Apple recently became the world’s first public company to be valued at more than $1 trillion (£767bn) after its shares closed in New York at a new record high of $207.39; it beat Silicon Valley rivals such as Amazon and Microsoft to become the first to hit the milestone.

 

Apple shares have jumped by almost a third in the past year and an astonishing 50,000% since the company first listed in 1980; it dwarfs the 2,000% increase for the S&P 500 index over the same period.

However, Jim Paulsen, chief investment strategist at The Leuthold Group recently warned that investors are dangerously overweight in the biggest tech stocks; he sees worrying parallels with the dotcom bubble of the late 1990s, saying: ‘the character is the same where everyone is going into the same, very narrow number of popular names.’

With an increasing number of commentators suggesting that we are coming to the end of this protracted bull run, those buying tech stocks at current valuations are paying a hefty multiple for their earnings.

As in the past when a cycle was running out of puff, tech companies have taken the mantle as glamour stocks; of the world’s ten largest listed companies, six are technology based. Over 20% of the S&P 500’s market cap is accounted for by technology businesses and the broader US whole market index is almost a quarter weighted in technology compared with just 0.9% of the UK market.

» Requirement A:
Please answer these questions from the Apple valuation article, one per line:
(i) At what record high did Apple's shares close in New York?
(ii) Who is the chief investment strategist at The Leuthold Group?
(iii) What percentage of the UK market is weighted in technology?
» Requirement B: Summarize the Apple valuation article in two sentences.

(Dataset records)
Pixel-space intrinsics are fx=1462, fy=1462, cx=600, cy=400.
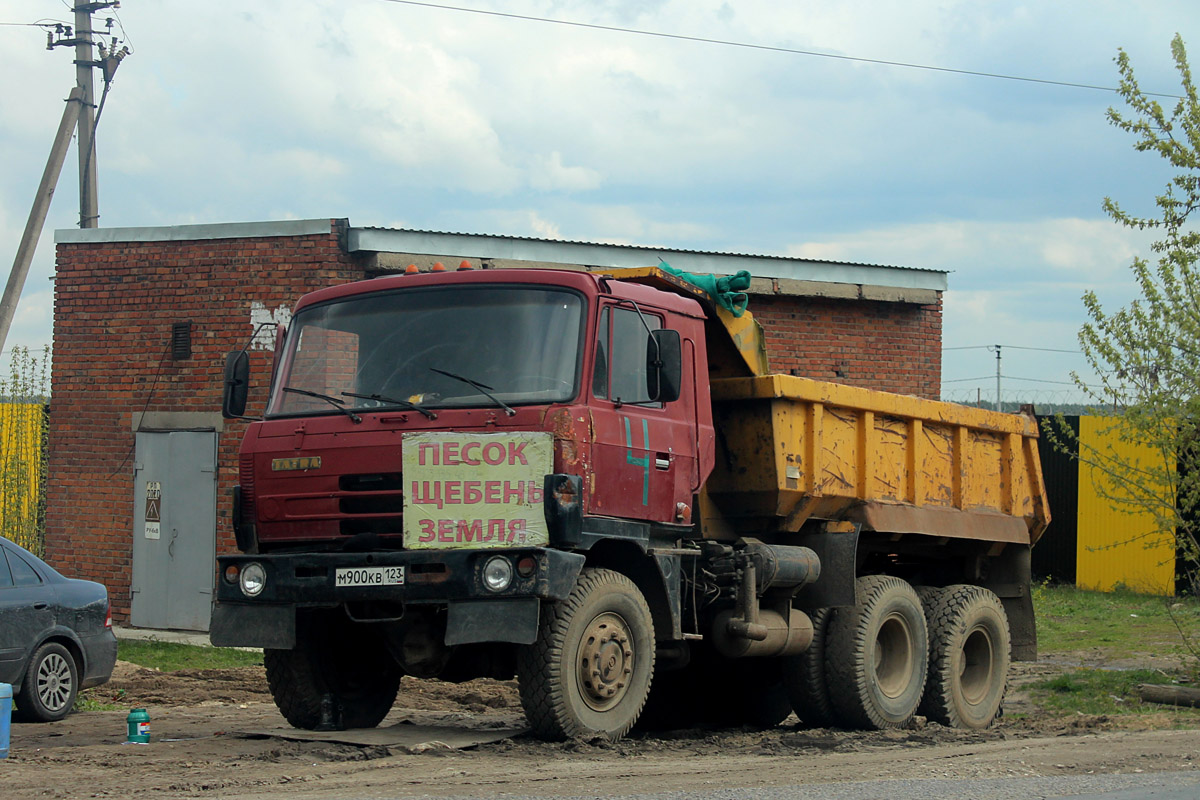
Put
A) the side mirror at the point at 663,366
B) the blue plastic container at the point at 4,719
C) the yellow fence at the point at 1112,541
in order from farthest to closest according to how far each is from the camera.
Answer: the yellow fence at the point at 1112,541
the side mirror at the point at 663,366
the blue plastic container at the point at 4,719

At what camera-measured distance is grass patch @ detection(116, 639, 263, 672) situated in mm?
14406

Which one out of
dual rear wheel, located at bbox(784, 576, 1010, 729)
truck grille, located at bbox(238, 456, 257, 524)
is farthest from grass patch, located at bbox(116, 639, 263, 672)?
dual rear wheel, located at bbox(784, 576, 1010, 729)

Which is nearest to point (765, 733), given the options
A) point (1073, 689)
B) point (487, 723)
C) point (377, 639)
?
point (487, 723)

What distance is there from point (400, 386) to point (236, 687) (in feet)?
18.5

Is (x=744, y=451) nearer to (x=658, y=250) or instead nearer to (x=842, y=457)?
(x=842, y=457)

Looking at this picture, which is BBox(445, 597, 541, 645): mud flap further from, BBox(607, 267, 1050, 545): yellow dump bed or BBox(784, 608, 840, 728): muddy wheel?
BBox(784, 608, 840, 728): muddy wheel

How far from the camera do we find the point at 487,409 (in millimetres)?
8062

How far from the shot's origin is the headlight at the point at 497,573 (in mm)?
7730

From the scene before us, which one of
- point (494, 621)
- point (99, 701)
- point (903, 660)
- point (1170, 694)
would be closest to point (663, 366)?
point (494, 621)

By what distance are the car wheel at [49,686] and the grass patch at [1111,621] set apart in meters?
9.66

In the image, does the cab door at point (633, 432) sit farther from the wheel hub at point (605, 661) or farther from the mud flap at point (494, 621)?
the mud flap at point (494, 621)

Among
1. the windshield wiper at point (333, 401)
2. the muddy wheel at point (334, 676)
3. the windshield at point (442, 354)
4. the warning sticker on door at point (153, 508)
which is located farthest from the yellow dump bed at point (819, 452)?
the warning sticker on door at point (153, 508)

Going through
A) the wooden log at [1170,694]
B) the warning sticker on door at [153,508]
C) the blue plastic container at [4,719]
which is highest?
the warning sticker on door at [153,508]

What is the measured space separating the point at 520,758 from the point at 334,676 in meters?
1.84
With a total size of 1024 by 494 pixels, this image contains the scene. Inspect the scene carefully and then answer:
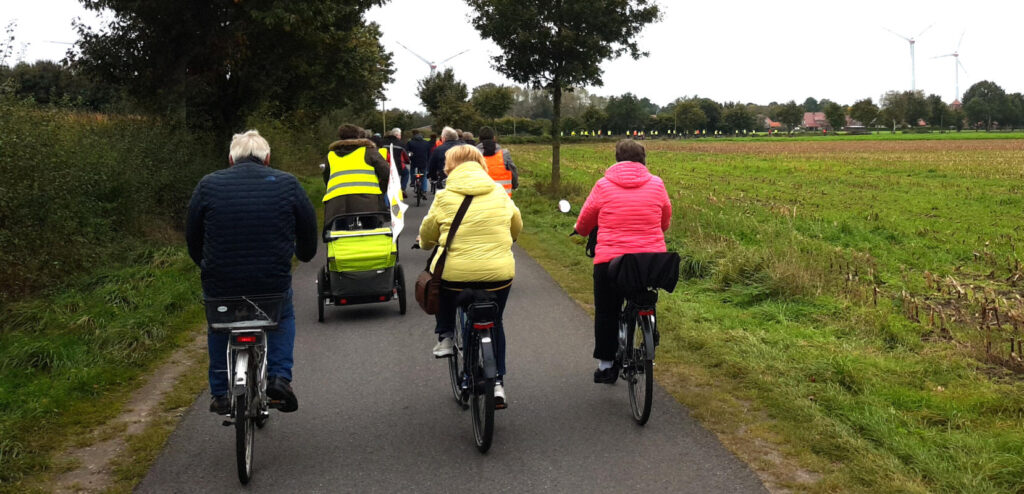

» Output A:
(i) $207.39
(ii) Jim Paulsen
(iii) 0.9%

» Output B: Apple became the world's first public company valued at more than $1 trillion, and its shares have risen about 50,000% since it listed in 1980. Jim Paulsen of The Leuthold Group warns that investors are dangerously overweight in the biggest tech stocks, which now hold a large share of the US market, and he sees parallels with the dotcom bubble of the late 1990s.